В комнате воцарилась тишина, неожиданная, как удар в гонг. Тишина, в которой кипучая и меткая женская догадливость леди Дианы едва не заставила ее вскрикнуть.
– Именно его вы и видели, – продолжил священник. – Тело его вы видели, хотя самого его (живого человека) вы не видели. Вы внимательно всматривались в него при свете четырех больших свечей. Тело это не было брошено в самоубийственном порыве в море. Оно покоилось как тело кардинала в усыпальнице, построенной еще до Крестовых походов.
– Проще говоря, – сказал Тэррент, – вы хотите, чтобы мы поверили, будто забальзамированное тело, которое мы видели в саркофаге, это на самом деле труп убитого священника?
Отец Браун ненадолго замолчал, а потом неожиданно, словно и не услышал вопроса, заговорил снова:
– Первое, на что я обратил внимание, это крест. Вернее, шнурок, на котором он был закреплен. Большинству из вас это показалось простым шнурком с несколькими золотыми бусинами, не более, но, как вы сами понимаете, я в таких вещах разбираюсь лучше. Наверное, вы помните, что крест лежал у самого подбородка, были видны только несколько бусин, как будто все ожерелье было очень коротким. Однако бусины, остававшиеся на виду, были расположены в определенном порядке: сначала одна, потом три и так далее. Я сразу понял, что это четки, обычные четки с крестом. Но в четках должно быть самое меньшее пять десятков бусин и еще несколько дополнительных, поэтому я удивился: где остальные? Чтобы так уложить четки, ими пришлось бы обмотать шею старика несколько раз. Тогда я не знал, что думать, и лишь потом догадался, куда пошла остальная часть шнурка. Она была крепко, в несколько раз, обмотана вокруг деревянной подставки, которая упиралась в угол каменного гроба, поддерживая его крышку. Таким образом, несчастный Смайлл, потянув за крест, выдернул подставку, и крышка обрушилась на его череп, как каменная дубина.

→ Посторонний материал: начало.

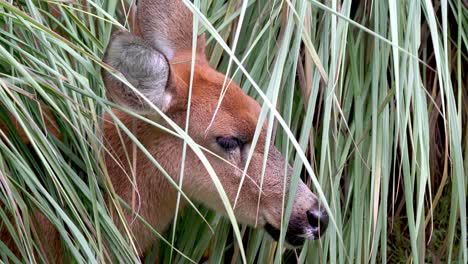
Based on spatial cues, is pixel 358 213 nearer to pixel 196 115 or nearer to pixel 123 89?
pixel 196 115

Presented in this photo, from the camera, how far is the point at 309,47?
3.55m

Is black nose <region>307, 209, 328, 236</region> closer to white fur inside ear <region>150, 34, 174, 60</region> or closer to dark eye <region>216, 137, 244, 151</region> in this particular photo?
dark eye <region>216, 137, 244, 151</region>

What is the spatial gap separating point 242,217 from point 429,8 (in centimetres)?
102

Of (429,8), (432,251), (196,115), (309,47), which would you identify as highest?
(429,8)

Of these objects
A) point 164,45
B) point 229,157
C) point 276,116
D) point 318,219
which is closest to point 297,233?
point 318,219

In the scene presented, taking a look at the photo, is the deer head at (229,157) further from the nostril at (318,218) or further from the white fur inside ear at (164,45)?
the white fur inside ear at (164,45)

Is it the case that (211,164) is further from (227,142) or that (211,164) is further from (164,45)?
(164,45)

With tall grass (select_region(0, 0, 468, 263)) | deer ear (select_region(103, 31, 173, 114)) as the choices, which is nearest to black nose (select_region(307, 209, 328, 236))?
tall grass (select_region(0, 0, 468, 263))

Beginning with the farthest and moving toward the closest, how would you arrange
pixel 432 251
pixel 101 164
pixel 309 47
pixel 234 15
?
pixel 432 251, pixel 234 15, pixel 309 47, pixel 101 164

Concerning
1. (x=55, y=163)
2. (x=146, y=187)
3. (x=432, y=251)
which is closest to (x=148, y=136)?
(x=146, y=187)

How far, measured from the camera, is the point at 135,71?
10.5 feet

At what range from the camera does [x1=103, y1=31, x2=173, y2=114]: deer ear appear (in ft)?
10.0

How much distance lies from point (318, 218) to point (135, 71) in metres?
0.87

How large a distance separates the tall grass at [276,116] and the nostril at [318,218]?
13 centimetres
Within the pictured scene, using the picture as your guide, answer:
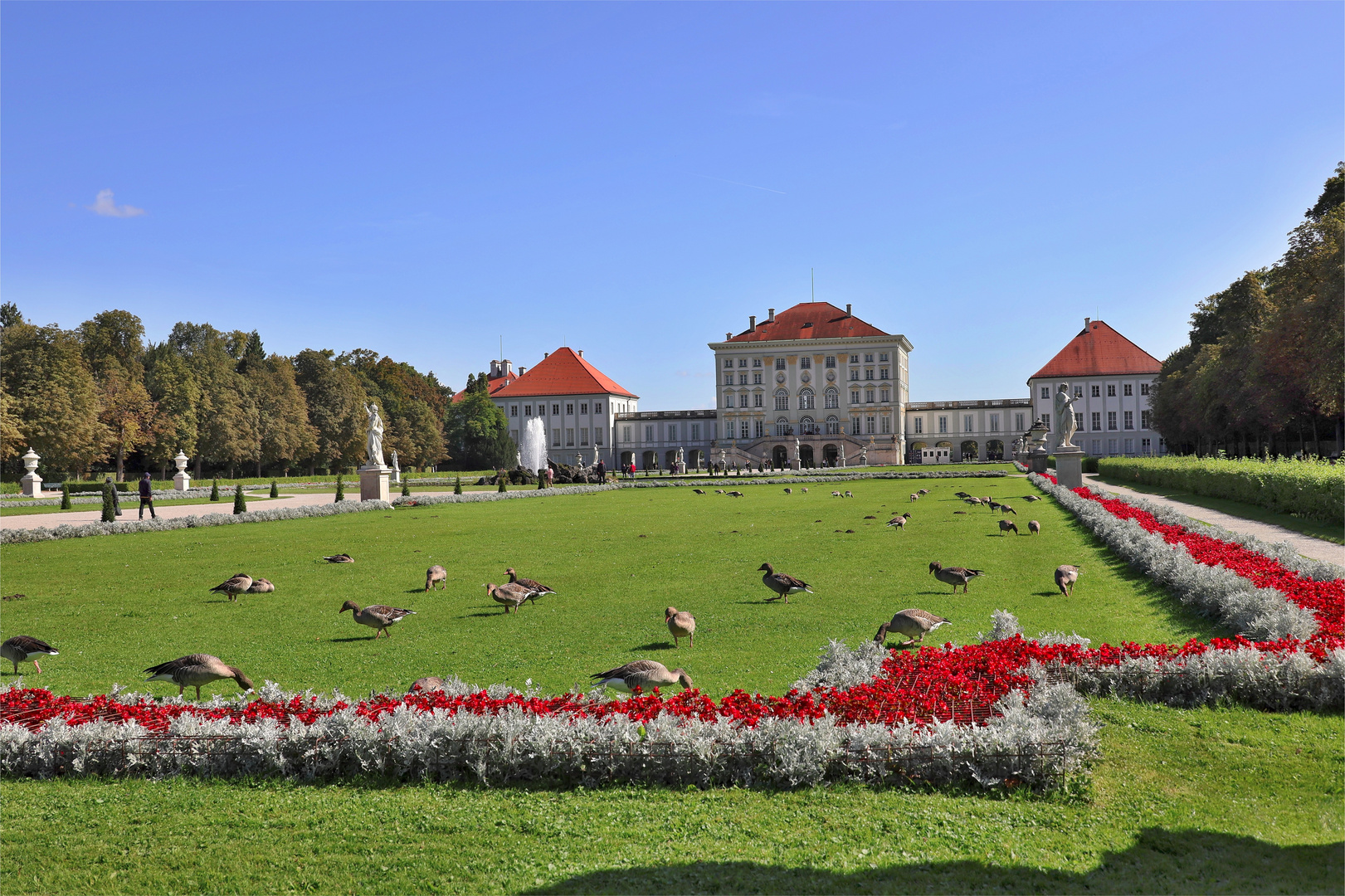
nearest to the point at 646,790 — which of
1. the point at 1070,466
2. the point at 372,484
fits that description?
the point at 1070,466

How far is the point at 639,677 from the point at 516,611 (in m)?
4.47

– Господи Боже! – воскликнул Тэррент. – Я, кажется, начинаю понимать, что к чему. Если все так и было, это очень странно.
– Когда я понял это, – продолжил отец Браун, – обо всем остальном я уже мог догадаться. Помните, что никаких серьезных археологических исследований здесь еще не проводилось. Бедняга Уолтерс, честный коллекционер древностей, вскрыл гробницу для того, чтобы проверить правдивость легенды о забальзамированных телах. Все остальное – слухи, которые часто предваряют или преувеличивают истинное открытие. В действительности он обнаружил, что тело не было забальзамировано, а давно развеялось в прах. Только когда он работал в той подземной гробнице при свете одинокой свечи, рядом с ним упала еще одна тень.
– Ах! – взволнованно воскликнула леди Диана. – Теперь я поняла, что вы хотите сказать. Вы хотите сказать, что мы встречались с убийцей, разговаривали и смеялись с ним, выслушали его романтическую историю и позволили ему спокойно скрыться.
– Оставив уже ненужную церковную одежду на скале, – кивнул, соглашаясь, Браун. – Все ужасно просто. Этот человек сумел прибыть в церковь раньше профессора (возможно, пока тот разговаривал с тем угрюмым журналистом), застал священнослужителя рядом с пустым гробом и убил его. Затем переоделся в черную рясу убитого, на жертву надел настоящую старинную ризу и уложил тело в саркофаг, расположив четки и деревянную подпорку, как я рассказывал. Устроив эту ловушку для своей второй жертвы, он вышел из склепа и встретил нас, изобразив вежливого и приветливого сельского священника.
– Но он очень рисковал, – заметил Тэррент. – Что, если бы кто-нибудь знал Уолтерса в лицо?
– Я же говорил, этот человек, можно сказать, почти безумец, – согласно кивнул отец Браун, – но, думаю, вы согласитесь, что риск был оправдан, ведь ему все же удалось скрыться.